Back in 2014, David Broockman and Joshua Kalla, political scientists that now conduct their research at Stanford University and the University of California (UC), Berkeley, respectively, released a study in the journal Science that claimed that a short face-to-face interview with a gay canvasser can reduce people's prejudices.
Despite the findings intriguing social scientists everywhere, the team eventually found that their paper was ripe with discrepancies, and lead author Michael LaCour never produced the raw data to address them.
Cut to now when Broockman and Kalla released their own study that tests the same canvassing technique, only this time examining its effects on transgender people.
The results are, surprisingly, the same: the canvassing strategy can reduce biases.
"Journalists were still calling us about LaCour when the first wave of data were coming in from our study," Broockman said. "It was terrifying."
Regardless of skepticism, the current study uses reliable data and analyses.
"The data are solid and the analysis convincing," said Gabriel Lenz, a political scientist at UC Berkeley who verified the validity of the data, although he says that the effect is "so large and enduring that many researchers will be skeptical."
The team focuses on a persuasion technique created at the Los Angeles Lesbian, Gay, Bisexual and Transgender (LGBT) Center in California, which has been utilized in more than 13,000 face-to-face interviews over its 50-year history.
"Prejudice against transgender and gender-nonconforming people is a terrible daily reality," said David Fleischer, the center's director, which is why canvassers also make it their goal to permanently change the beliefs of the people they speak to.
The persuasion technique is called "analogic perspective taking," which asks a person to discuss an experience where they were perceived differently and treated unfairly, and then attempts to use this experience to generate sympathy for another group in this position, in this case transgender people.
"We knew from our own periodic attempts at self-measurement that we appeared to be achieving strong, lasting results," Fleischer said.
In the study, Broockman and Kalla sent 56 canvassers, some transgender and some not, to approach 501 people living in Miami.

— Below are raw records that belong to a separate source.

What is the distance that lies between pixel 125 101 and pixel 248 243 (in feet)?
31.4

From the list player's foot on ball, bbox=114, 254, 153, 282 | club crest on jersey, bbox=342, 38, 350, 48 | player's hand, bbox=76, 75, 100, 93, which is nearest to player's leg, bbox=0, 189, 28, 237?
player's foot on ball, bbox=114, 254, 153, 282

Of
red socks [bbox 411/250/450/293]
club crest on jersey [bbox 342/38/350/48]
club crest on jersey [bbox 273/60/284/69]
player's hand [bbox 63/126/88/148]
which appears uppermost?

Some of the interviews focused on transgender discrimination and others on recycling, but all of them, which lasted 10 minutes each, contained a survey before and after to gauge people's beliefs on transgender people. Furthermore, follow-ups to took place up to three months later.

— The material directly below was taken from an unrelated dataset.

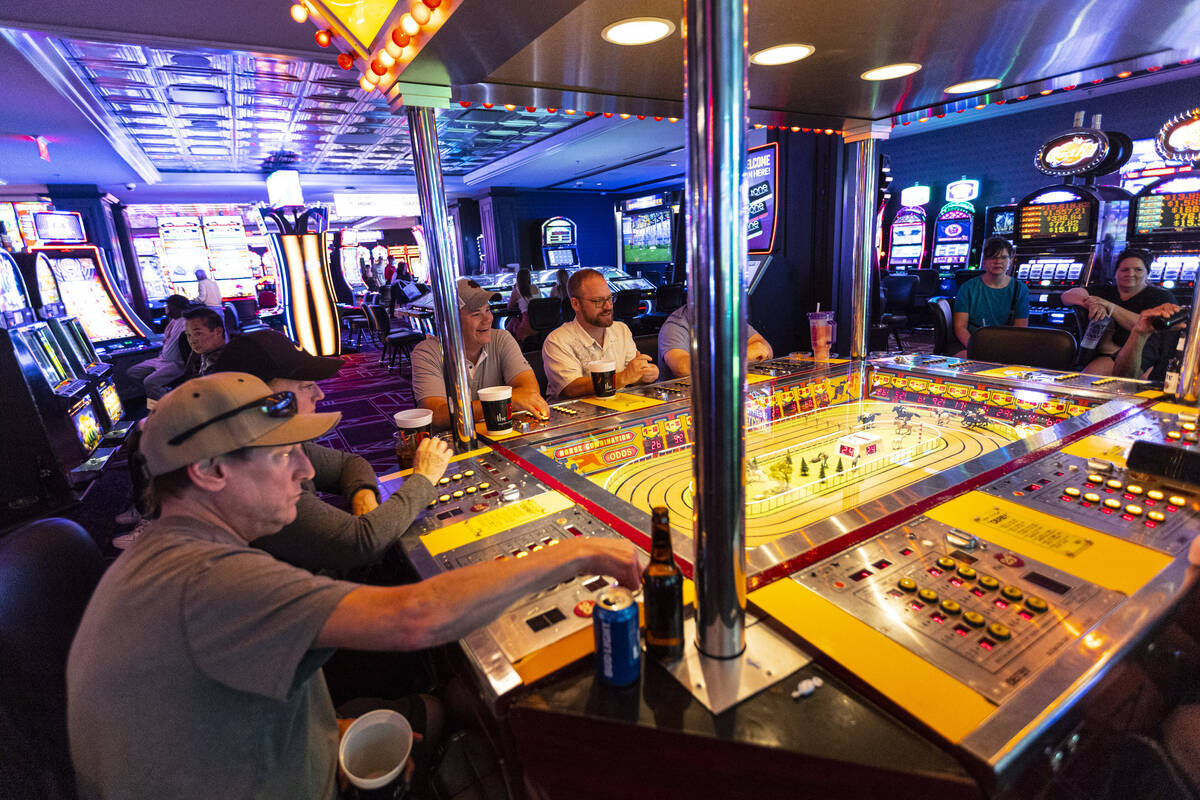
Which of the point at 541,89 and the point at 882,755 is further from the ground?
the point at 541,89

The results showed that the canvassing technique completely erased transgender prejudices in one in 10 people, and this change was strong enough to last at least three months. However, the results also showed that the prejudice reductions occurred regardless of the gender of the canvasser, suggesting that for the change to take effect, the interview needs to represent a victimized population.

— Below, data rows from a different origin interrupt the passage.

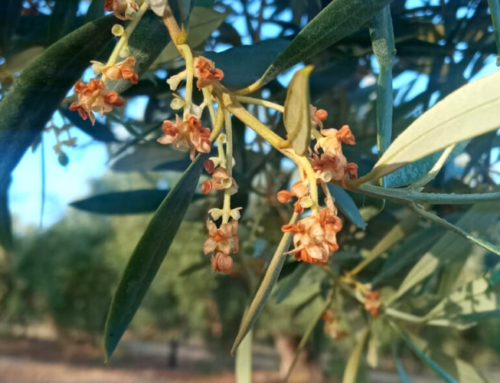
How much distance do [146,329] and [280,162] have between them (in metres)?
5.42

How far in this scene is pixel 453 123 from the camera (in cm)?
19

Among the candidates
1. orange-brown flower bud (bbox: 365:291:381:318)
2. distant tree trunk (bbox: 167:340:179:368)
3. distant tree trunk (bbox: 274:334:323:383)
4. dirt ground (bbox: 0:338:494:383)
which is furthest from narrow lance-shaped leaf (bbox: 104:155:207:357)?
distant tree trunk (bbox: 167:340:179:368)

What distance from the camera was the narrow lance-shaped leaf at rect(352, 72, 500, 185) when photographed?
18cm

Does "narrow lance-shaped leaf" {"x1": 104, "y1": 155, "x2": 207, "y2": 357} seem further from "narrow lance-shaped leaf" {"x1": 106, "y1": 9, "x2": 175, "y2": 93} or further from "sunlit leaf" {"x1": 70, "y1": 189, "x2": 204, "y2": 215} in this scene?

"The findings are compelling, and it will be important to see how generalizable they are in future studies," said Diana Mutz, a political psychologist from the University of Pennsylvania.
Although the study points to the effectiveness of the analogic perspective taking method and the ability of face-to-face conversation to influence transgender prejudice, some are still skeptical of its long-term effectiveness.
"This study just showed that it could work; it didn't show exactly why it worked," said Elizabeth Levy Paluck of Princeton University. "That would be a great follow-up series of studies - to say, OK, what is the key ingredient of this canvassing conversation?"
The findings were published in the April 8 issue of Science.